Here’s my current code:
categories = []
for item in video_list[50:]:
video_data = api_client.videos.get_by_id(item).game
try:
categories.append(video_data)
except Exception as error:
print(type(error))
Even with the try-except block, I still get this error: HTTPError: 404 Client Error: Not Found for url
Why isn’t my exception handling working? What’s the proper way to catch these HTTP errors when using Twitch API libraries?
That generic Exception catch is probably hiding the actual error you need to handle. Most Python HTTP libraries throw specific exceptions for different status codes. Catch HTTPError directly instead - you’ll need to import it from the requests library since most Twitch API wrappers use that underneath.
from requests.exceptions import HTTPError
categories = []
for item in video_list[50:]:
try:
video_data = api_client.videos.get_by_id(item).game
categories.append(video_data)
except HTTPError as e:
if e.response.status_code == 404:
print(f"Video {item} not found, skipping")
else:
print(f"HTTP error {e.response.status_code} for video {item}")
This way you can handle different HTTP status codes properly. I’ve worked with APIs before and 404s happen all the time with video content that gets deleted or goes private.
You’re manually handling flaky API calls when you could automate the whole thing. I’ve built similar data collection systems - the manual approach always creates headaches.
Yeah, you can catch HTTPError exceptions like others said, but what about rate limits? API maintenance downtime? You’ll end up writing tons of retry logic and error handling.
I switched to Latenode for API workflows like this. It handles Twitch API calls with built-in error handling, automatic retries, and fallback logic. No more try-except blocks everywhere.
The workflow: trigger for each video ID → HTTP request to Twitch → conditional logic for status codes → automatic storage. Video returns 404? Skips to the next one. Hit rate limits? Waits and retries.
You also get logging and monitoring built-in, so you can see exactly which videos fail and why. Way cleaner than console error prints.
You’ve got the try-except block in the wrong spot. The HTTP error happens during the API call api_client.videos.get_by_id(item).game, not when you’re appending to the list.
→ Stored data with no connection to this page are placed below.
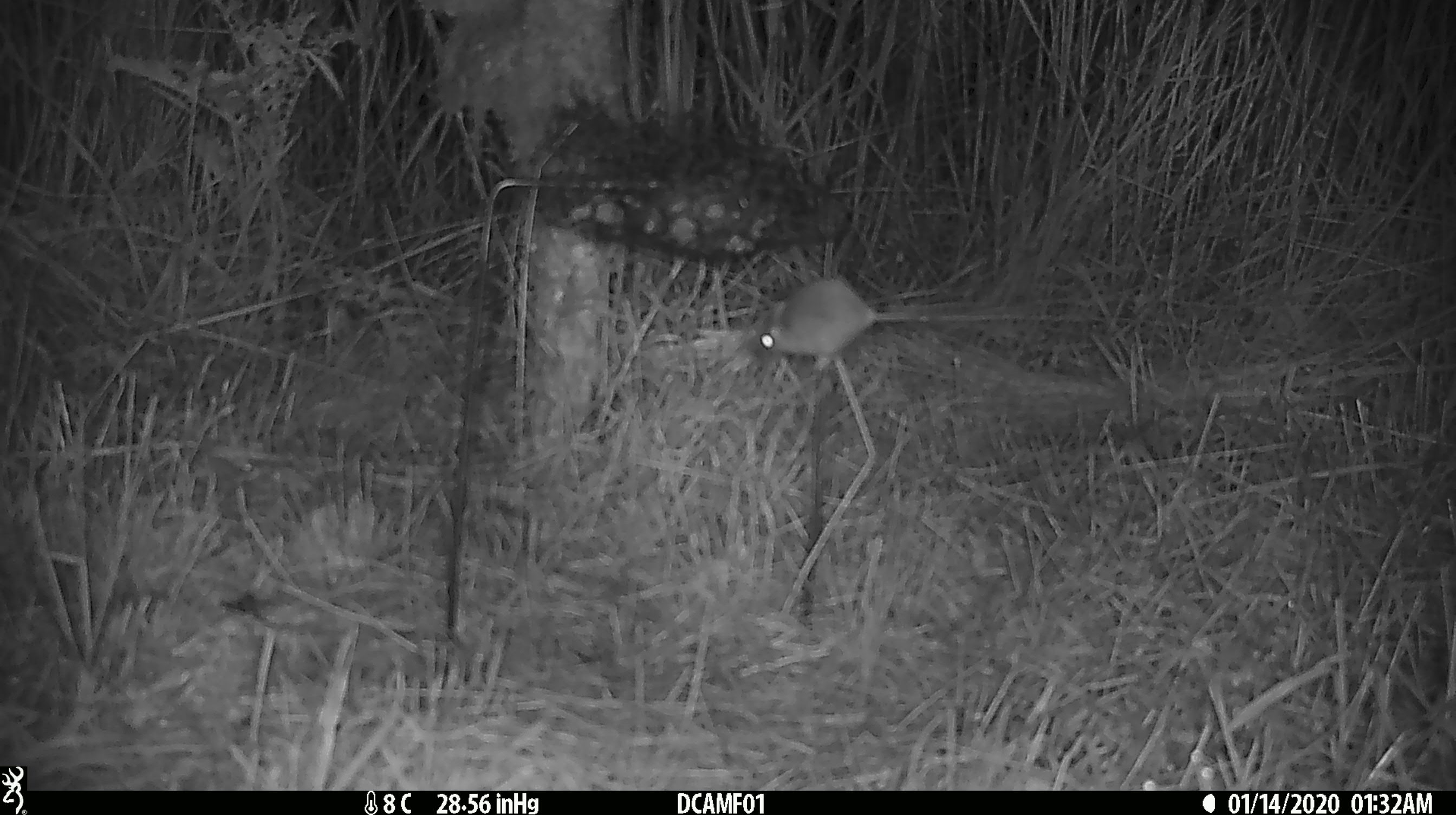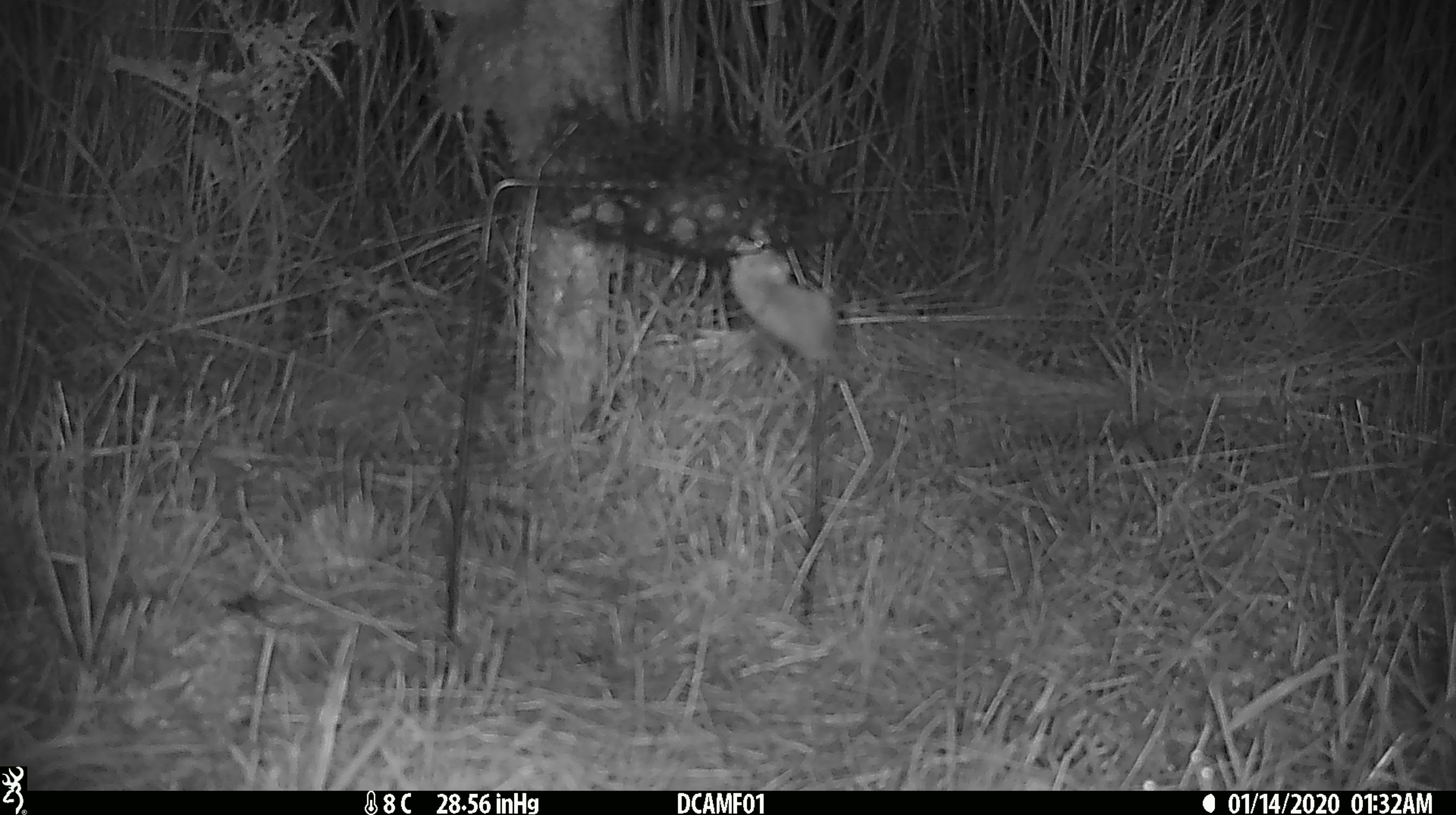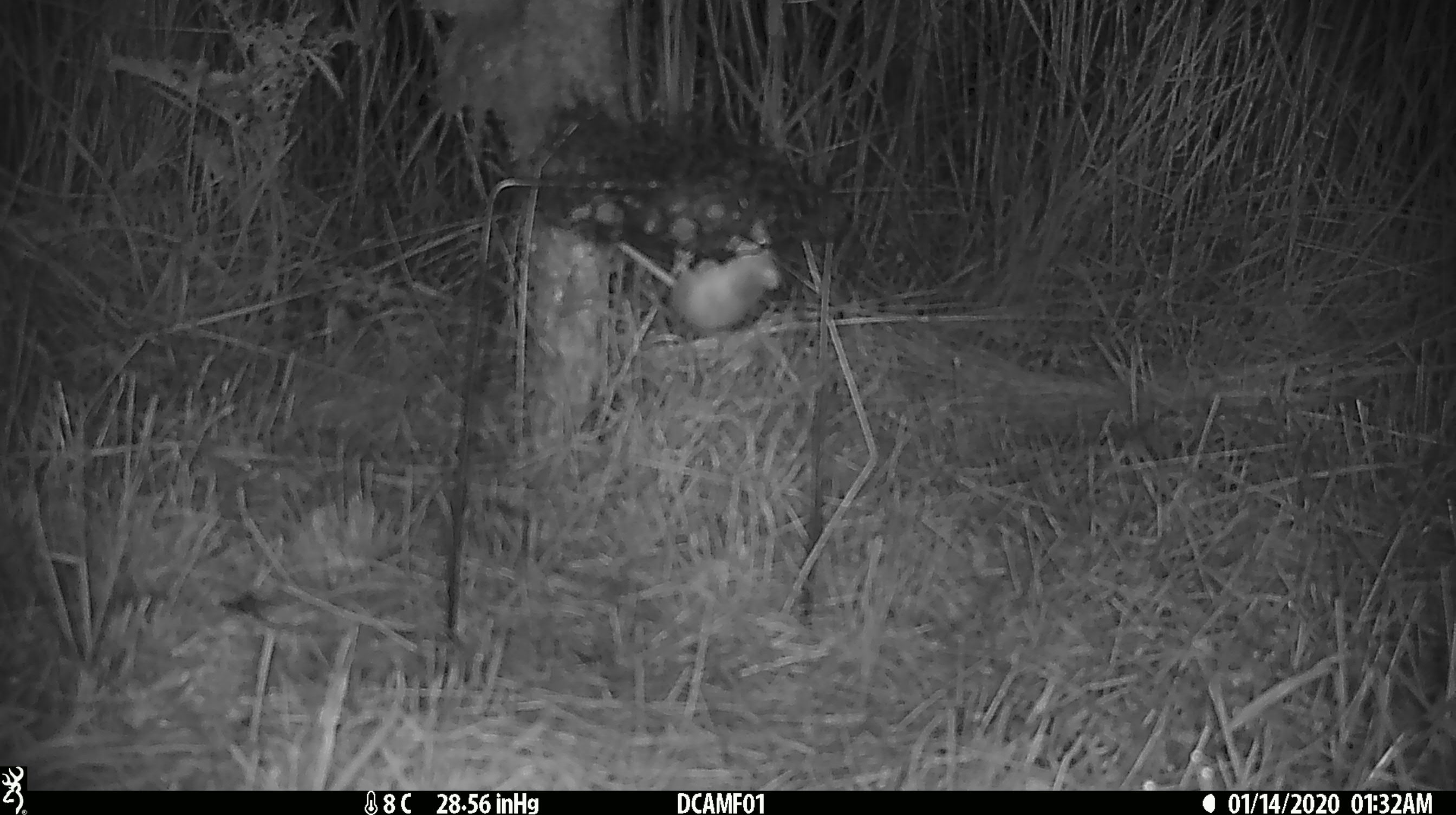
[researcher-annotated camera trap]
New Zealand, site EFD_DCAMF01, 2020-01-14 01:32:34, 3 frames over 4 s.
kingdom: Animalia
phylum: Chordata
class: Mammalia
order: Rodentia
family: Muridae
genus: Mus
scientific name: Mus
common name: mouse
Mouse (Mus).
You need to wrap the actual API request where the exception’s getting thrown.
Move your exception handling like this:
categories = []
for item in video_list[50:]:
try:
video_data = api_client.videos.get_by_id(item).game
categories.append(video_data)
except Exception as error:
print(f"Error processing video {item}: {type(error)}")
continue
That 404 error means some videos in your list probably don’t exist anymore or have restricted access. This way you’ll skip the problematic ones and keep processing the rest without crashing the whole loop.